Copy the records below, substituting "fallen branch" for every occurrence of "driftwood stick" and changing nothing else. Omit the pictures.

··········

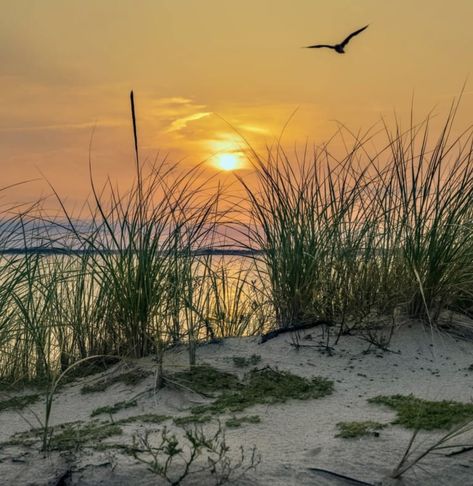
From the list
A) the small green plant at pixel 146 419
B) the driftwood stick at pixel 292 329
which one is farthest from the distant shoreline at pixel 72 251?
the small green plant at pixel 146 419

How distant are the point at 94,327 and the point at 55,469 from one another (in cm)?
182

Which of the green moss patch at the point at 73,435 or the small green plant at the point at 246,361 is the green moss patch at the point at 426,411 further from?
the green moss patch at the point at 73,435

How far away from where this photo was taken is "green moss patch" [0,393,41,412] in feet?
9.33

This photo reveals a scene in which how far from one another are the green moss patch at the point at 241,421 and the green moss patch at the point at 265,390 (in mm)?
107

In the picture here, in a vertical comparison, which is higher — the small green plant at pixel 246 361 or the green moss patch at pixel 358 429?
the green moss patch at pixel 358 429

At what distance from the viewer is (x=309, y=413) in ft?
7.80

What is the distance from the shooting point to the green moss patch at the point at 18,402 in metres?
2.84

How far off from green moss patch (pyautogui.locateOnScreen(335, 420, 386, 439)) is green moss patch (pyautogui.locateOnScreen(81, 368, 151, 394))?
1.06 meters

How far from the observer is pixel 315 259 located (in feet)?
11.3

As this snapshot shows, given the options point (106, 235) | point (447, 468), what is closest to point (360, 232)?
point (106, 235)

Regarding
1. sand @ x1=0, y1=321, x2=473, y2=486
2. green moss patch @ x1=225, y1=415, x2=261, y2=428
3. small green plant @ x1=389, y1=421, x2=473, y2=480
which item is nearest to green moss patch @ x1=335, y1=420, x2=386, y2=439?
sand @ x1=0, y1=321, x2=473, y2=486

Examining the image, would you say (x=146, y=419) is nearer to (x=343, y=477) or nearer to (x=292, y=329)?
(x=343, y=477)

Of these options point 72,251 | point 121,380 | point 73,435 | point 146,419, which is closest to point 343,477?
point 146,419

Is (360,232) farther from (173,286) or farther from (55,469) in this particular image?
(55,469)
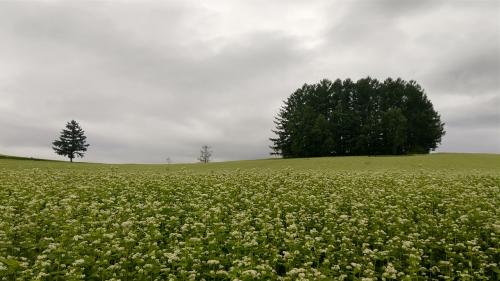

··········

• **FULL OUTPUT**:
From the list
A) the small green plant at pixel 146 419
B) the fallen branch at pixel 292 329
which one is farthest from the distant shoreline at pixel 72 251?
the small green plant at pixel 146 419

How distant are the point at 94,327 and the point at 55,469 from one another (in cm)?
182

Which of the green moss patch at the point at 73,435 or the small green plant at the point at 246,361 is the green moss patch at the point at 426,411 further from?
the green moss patch at the point at 73,435

How far away from where this photo was taken is "green moss patch" [0,393,41,412] in feet?
9.33

This photo reveals a scene in which how far from one another are the green moss patch at the point at 241,421 and the green moss patch at the point at 265,390 (in mm)?
107

In the picture here, in a vertical comparison, which is higher — the small green plant at pixel 246 361 or the green moss patch at pixel 358 429?
the green moss patch at pixel 358 429

At what distance from the viewer is (x=309, y=413) in ft?
7.80

What is the distance from the shooting point to the green moss patch at the point at 18,402 in metres?
2.84

How far off from green moss patch (pyautogui.locateOnScreen(335, 420, 386, 439)) is green moss patch (pyautogui.locateOnScreen(81, 368, 151, 394))?
1.06 meters

How far from the observer is pixel 315 259 located (in feet)?
11.3

As this snapshot shows, given the options point (106, 235) | point (447, 468), what is closest to point (360, 232)?
point (106, 235)

Regarding
1. sand @ x1=0, y1=321, x2=473, y2=486
2. green moss patch @ x1=225, y1=415, x2=261, y2=428
3. small green plant @ x1=389, y1=421, x2=473, y2=480
which item is nearest to green moss patch @ x1=335, y1=420, x2=386, y2=439?
sand @ x1=0, y1=321, x2=473, y2=486

Examining the image, would you say (x=146, y=419) is nearer to (x=343, y=477) or nearer to (x=292, y=329)?
(x=343, y=477)

Of these options point 72,251 | point 121,380 | point 73,435 | point 146,419, which is closest to point 343,477?
point 146,419

Is (360,232) farther from (173,286) or farther from (55,469) in this particular image?
(55,469)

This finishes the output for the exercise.